● **THE REQUEST**:
Update the items below so that every instance of "dark foliage mass" reads "dark canopy", with nothing else altered.
=======
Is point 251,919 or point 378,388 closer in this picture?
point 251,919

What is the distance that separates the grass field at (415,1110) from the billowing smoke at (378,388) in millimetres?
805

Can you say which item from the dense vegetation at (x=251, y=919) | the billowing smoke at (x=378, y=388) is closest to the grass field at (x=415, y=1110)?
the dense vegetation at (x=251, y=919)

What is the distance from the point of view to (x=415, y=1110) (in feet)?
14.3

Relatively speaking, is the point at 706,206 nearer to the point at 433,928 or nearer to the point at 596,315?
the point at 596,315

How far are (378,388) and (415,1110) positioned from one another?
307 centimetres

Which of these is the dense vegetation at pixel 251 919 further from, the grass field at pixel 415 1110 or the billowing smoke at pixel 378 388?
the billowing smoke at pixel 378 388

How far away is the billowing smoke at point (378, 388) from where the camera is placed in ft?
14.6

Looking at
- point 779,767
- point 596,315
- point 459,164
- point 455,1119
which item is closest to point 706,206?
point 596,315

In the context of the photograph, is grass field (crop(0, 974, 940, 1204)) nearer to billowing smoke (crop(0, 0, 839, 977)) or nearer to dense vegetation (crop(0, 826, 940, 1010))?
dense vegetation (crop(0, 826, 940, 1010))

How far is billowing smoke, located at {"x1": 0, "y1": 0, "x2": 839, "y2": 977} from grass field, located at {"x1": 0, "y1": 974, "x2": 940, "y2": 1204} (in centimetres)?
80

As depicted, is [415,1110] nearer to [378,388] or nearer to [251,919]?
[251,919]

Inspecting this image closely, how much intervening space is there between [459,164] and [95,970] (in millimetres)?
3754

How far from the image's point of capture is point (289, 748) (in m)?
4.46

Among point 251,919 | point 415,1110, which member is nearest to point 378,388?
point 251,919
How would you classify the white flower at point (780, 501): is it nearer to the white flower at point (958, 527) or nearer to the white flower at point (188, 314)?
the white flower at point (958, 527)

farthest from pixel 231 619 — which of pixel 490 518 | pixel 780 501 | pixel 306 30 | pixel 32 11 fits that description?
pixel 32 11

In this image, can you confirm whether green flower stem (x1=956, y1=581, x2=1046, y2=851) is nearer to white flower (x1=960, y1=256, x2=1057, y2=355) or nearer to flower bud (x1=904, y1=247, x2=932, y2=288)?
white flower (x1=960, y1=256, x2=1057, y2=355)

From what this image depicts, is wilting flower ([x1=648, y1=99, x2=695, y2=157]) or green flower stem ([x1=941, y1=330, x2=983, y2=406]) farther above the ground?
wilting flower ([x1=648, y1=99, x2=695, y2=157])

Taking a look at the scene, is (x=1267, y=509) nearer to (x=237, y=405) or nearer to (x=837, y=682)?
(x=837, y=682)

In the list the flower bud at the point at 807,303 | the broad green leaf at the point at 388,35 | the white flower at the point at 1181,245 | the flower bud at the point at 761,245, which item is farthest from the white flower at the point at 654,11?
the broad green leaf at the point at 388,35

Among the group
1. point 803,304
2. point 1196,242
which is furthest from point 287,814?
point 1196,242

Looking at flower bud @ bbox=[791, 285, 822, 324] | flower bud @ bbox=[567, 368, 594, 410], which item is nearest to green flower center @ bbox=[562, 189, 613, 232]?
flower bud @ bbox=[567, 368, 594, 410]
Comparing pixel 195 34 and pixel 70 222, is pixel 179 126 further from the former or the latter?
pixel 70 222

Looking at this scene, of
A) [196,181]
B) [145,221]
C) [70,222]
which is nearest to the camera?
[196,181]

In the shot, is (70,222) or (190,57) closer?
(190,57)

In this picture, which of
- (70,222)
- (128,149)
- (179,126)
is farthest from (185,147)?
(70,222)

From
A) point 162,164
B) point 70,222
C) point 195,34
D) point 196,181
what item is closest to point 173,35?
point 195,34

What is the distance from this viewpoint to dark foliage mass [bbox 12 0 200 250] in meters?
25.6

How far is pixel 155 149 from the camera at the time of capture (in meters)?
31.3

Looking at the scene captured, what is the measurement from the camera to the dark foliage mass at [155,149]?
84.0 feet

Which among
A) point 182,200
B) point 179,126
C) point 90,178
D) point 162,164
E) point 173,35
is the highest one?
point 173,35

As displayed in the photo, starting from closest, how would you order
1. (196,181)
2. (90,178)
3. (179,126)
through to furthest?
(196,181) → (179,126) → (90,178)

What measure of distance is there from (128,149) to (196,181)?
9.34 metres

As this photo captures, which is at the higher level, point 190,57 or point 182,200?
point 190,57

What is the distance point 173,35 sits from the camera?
=======
● **EXERCISE SOLUTION**:
Is point 251,919 or point 378,388 closer in this picture?
point 251,919

What is the distance that separates the grass field at (415,1110) from the billowing smoke at (378,388) in millimetres?
805

Can you say which item from the dense vegetation at (x=251, y=919) | the billowing smoke at (x=378, y=388) is closest to the grass field at (x=415, y=1110)?
the dense vegetation at (x=251, y=919)

What is the distance from the point of view to (x=415, y=1110) (in feet)?
14.3

Relatively speaking, is the point at 706,206 nearer to the point at 433,928 or nearer to the point at 596,315?
the point at 596,315

How far are (378,388) and (415,1110) positioned from one another?
307 centimetres

Which of these is the dense vegetation at pixel 251 919 further from, the grass field at pixel 415 1110 or the billowing smoke at pixel 378 388?
the billowing smoke at pixel 378 388

How far away is the billowing smoke at point (378, 388) from where the camera is placed in ft?
14.6

Looking at
- point 779,767
- point 596,315
- point 459,164
- point 455,1119
which item is closest to point 706,206?
point 596,315

In the context of the photograph, is grass field (crop(0, 974, 940, 1204)) nearer to billowing smoke (crop(0, 0, 839, 977)) or nearer to dense vegetation (crop(0, 826, 940, 1010))?
dense vegetation (crop(0, 826, 940, 1010))

How far is billowing smoke, located at {"x1": 0, "y1": 0, "x2": 839, "y2": 977} from grass field, located at {"x1": 0, "y1": 974, "x2": 940, "y2": 1204} (in centimetres)?
80

As depicted, is [415,1110] nearer to [378,388] or nearer to [251,919]?
[251,919]

Inspecting this image closely, how much intervening space is there between [459,164] and [95,970] (in millimetres)?
3754

How far from the image's point of capture is point (289, 748) (in m)?
4.46

Among point 251,919 | point 415,1110, which member is nearest to point 378,388?
point 251,919
How would you classify the white flower at point (780, 501): is it nearer to the white flower at point (958, 527) or nearer to the white flower at point (188, 314)?
the white flower at point (958, 527)

farthest from pixel 231 619 — which of pixel 490 518 | pixel 780 501 | pixel 306 30 | pixel 32 11 fits that description?
pixel 32 11

In this image, can you confirm whether green flower stem (x1=956, y1=581, x2=1046, y2=851) is nearer to white flower (x1=960, y1=256, x2=1057, y2=355) or nearer to flower bud (x1=904, y1=247, x2=932, y2=288)?
white flower (x1=960, y1=256, x2=1057, y2=355)

From what this image depicts, is wilting flower ([x1=648, y1=99, x2=695, y2=157]) or green flower stem ([x1=941, y1=330, x2=983, y2=406]) farther above the ground?
wilting flower ([x1=648, y1=99, x2=695, y2=157])

Taking a look at the scene, is (x=1267, y=509) nearer to (x=237, y=405) or nearer to (x=837, y=682)?
(x=837, y=682)

In the list the flower bud at the point at 807,303 | the broad green leaf at the point at 388,35 | the white flower at the point at 1181,245 | the flower bud at the point at 761,245, which item is farthest from the white flower at the point at 654,11?
the broad green leaf at the point at 388,35

Among the group
1. point 803,304
2. point 1196,242
which is furthest from point 287,814?
point 1196,242

Looking at flower bud @ bbox=[791, 285, 822, 324] | flower bud @ bbox=[567, 368, 594, 410], which item is nearest to green flower center @ bbox=[562, 189, 613, 232]?
flower bud @ bbox=[567, 368, 594, 410]
Comparing pixel 195 34 and pixel 70 222, is pixel 179 126 further from the former or the latter?
pixel 70 222

Looking at this scene, of
A) [196,181]
B) [145,221]
C) [70,222]
which is nearest to the camera?
[196,181]

In the shot, is (70,222) or (190,57) closer?
(190,57)

In this picture, which of
- (70,222)
- (128,149)
- (179,126)
is farthest from (185,147)?
(70,222)

From
A) point 162,164
B) point 70,222
C) point 195,34
D) point 196,181
what item is closest to point 173,35?
point 195,34

What is the distance from this viewpoint to dark canopy [bbox 12 0 200 250] in meters?
25.6

How far is pixel 155 149 from the camera at the time of capture (in meters)?
31.3

Looking at the scene captured, what is the measurement from the camera to the dark canopy at [155,149]?
84.0 feet

Which among
A) point 182,200
B) point 179,126
C) point 90,178
D) point 162,164
E) point 173,35
is the highest one?
point 173,35

As displayed in the photo, starting from closest, how would you order
1. (196,181)
2. (90,178)
3. (179,126)
through to furthest?
(196,181) → (179,126) → (90,178)

What measure of distance is there from (128,149) to (196,181)?
9.34 metres

As this photo captures, which is at the higher level, point 190,57 or point 182,200?
point 190,57

What is the distance point 173,35 sits from the camera?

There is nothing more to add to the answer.